L’alcool améliore-t-il sa maîtrise de la langue étrangère? Les lézards ouest-africains ont-ils une garniture de pizza préférée? Et la peinture de vaches avec des rayures zèbres peut-elle aider à repousser les mouches des mouches? Ces questions de recherche et d’autres inhabituelles ont été honorées ce soir lors d’une cérémonie virtuelle pour annoncer les bénéficiaires en 2025 des prix annuels IG Nobel.
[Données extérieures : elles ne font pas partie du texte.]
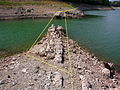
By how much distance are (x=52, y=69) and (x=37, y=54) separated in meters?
3.06

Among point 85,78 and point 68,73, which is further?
point 68,73

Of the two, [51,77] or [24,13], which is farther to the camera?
[24,13]

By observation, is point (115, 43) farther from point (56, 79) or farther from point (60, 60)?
point (56, 79)

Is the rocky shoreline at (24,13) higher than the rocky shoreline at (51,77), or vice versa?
the rocky shoreline at (24,13)

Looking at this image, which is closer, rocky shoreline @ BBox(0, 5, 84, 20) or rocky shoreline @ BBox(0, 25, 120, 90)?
rocky shoreline @ BBox(0, 25, 120, 90)

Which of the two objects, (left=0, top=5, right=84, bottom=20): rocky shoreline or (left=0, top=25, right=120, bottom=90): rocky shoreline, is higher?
(left=0, top=5, right=84, bottom=20): rocky shoreline

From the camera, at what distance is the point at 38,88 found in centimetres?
605

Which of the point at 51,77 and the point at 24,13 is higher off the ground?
the point at 24,13

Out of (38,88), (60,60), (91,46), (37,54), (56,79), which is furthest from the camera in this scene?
(91,46)

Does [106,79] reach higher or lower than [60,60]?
lower

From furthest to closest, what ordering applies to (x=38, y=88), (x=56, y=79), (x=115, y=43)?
(x=115, y=43) < (x=56, y=79) < (x=38, y=88)

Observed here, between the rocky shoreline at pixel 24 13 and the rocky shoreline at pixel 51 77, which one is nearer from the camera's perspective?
the rocky shoreline at pixel 51 77

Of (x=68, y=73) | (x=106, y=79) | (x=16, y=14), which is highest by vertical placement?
(x=16, y=14)

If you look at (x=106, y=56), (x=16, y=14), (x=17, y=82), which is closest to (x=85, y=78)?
(x=17, y=82)
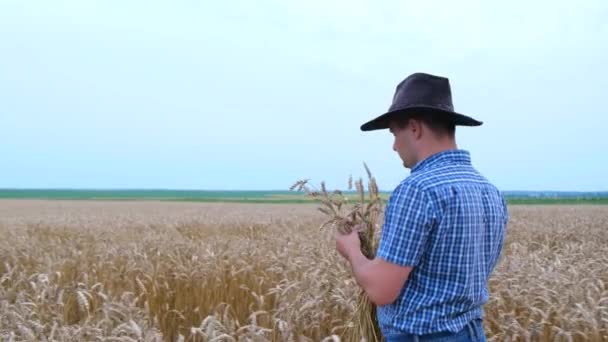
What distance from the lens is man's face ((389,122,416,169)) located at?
7.23ft

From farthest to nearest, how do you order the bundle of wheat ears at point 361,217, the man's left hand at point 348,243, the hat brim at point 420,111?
the bundle of wheat ears at point 361,217 → the man's left hand at point 348,243 → the hat brim at point 420,111

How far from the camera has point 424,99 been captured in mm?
2170

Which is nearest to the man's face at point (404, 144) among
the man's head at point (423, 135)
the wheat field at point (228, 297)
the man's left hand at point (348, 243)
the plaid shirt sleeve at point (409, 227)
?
the man's head at point (423, 135)

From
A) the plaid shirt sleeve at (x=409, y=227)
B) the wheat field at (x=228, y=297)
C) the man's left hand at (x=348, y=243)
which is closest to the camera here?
the plaid shirt sleeve at (x=409, y=227)

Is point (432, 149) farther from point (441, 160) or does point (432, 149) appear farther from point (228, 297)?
point (228, 297)

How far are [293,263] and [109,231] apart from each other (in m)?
7.67

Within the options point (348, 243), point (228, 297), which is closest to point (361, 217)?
point (348, 243)

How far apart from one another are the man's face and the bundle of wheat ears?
386 millimetres

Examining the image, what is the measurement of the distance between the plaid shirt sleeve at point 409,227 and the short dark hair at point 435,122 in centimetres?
27

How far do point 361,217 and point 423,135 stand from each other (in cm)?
62

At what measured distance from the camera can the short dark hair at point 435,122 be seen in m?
2.18

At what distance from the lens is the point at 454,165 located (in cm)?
216

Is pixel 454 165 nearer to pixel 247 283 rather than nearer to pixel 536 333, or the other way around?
pixel 536 333

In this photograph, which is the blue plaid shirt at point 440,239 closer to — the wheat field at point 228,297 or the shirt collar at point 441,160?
the shirt collar at point 441,160
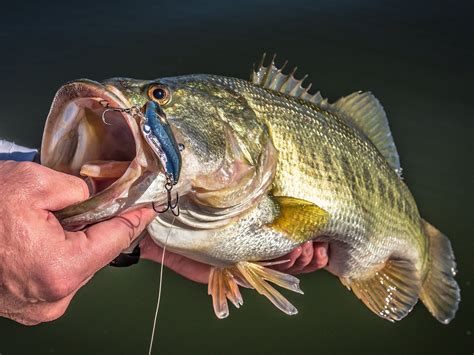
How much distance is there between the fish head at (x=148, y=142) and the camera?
3.49 ft

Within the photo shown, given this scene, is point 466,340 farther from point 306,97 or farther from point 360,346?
point 306,97

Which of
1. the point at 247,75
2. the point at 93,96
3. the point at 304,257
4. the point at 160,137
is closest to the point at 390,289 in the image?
the point at 304,257

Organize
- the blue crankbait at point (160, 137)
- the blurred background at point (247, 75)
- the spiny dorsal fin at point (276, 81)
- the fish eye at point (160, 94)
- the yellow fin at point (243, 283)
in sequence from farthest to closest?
the blurred background at point (247, 75) → the spiny dorsal fin at point (276, 81) → the yellow fin at point (243, 283) → the fish eye at point (160, 94) → the blue crankbait at point (160, 137)

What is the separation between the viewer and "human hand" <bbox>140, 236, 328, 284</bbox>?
1901mm

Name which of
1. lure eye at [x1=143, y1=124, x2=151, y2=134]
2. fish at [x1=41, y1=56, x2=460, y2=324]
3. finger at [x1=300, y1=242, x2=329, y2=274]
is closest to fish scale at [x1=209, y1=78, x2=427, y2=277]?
fish at [x1=41, y1=56, x2=460, y2=324]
Oui, c’est encore cette période de l’année, lorsque le sérieux et le stupide convergent – pour la science.
Créés en 1991, les Nobels IG sont une parodie de bonne humeur des prix Nobel; Ils honorent « les réalisations qui font d’abord rire les gens, puis les font réfléchir ». La cérémonie de remise des prix sans vergogne Campy propose des opéras miniatures, des démos scientifiques et les conférences 24/7 par lesquelles les experts doivent expliquer leur travail deux fois: une fois en 24 secondes et le second en sept mots seulement.
Les discours d’acceptation sont limités à 60 secondes. Et comme la devise l’indique, la recherche en cours d’honore peut sembler ridicule à première vue, mais cela ne signifie pas qu’elle est dépourvue de mérite scientifique. Dans les semaines qui ont suivi la cérémonie, les gagnants donneront également des conférences publiques gratuites, qui seront publiées sur le site Web de recherche improbable.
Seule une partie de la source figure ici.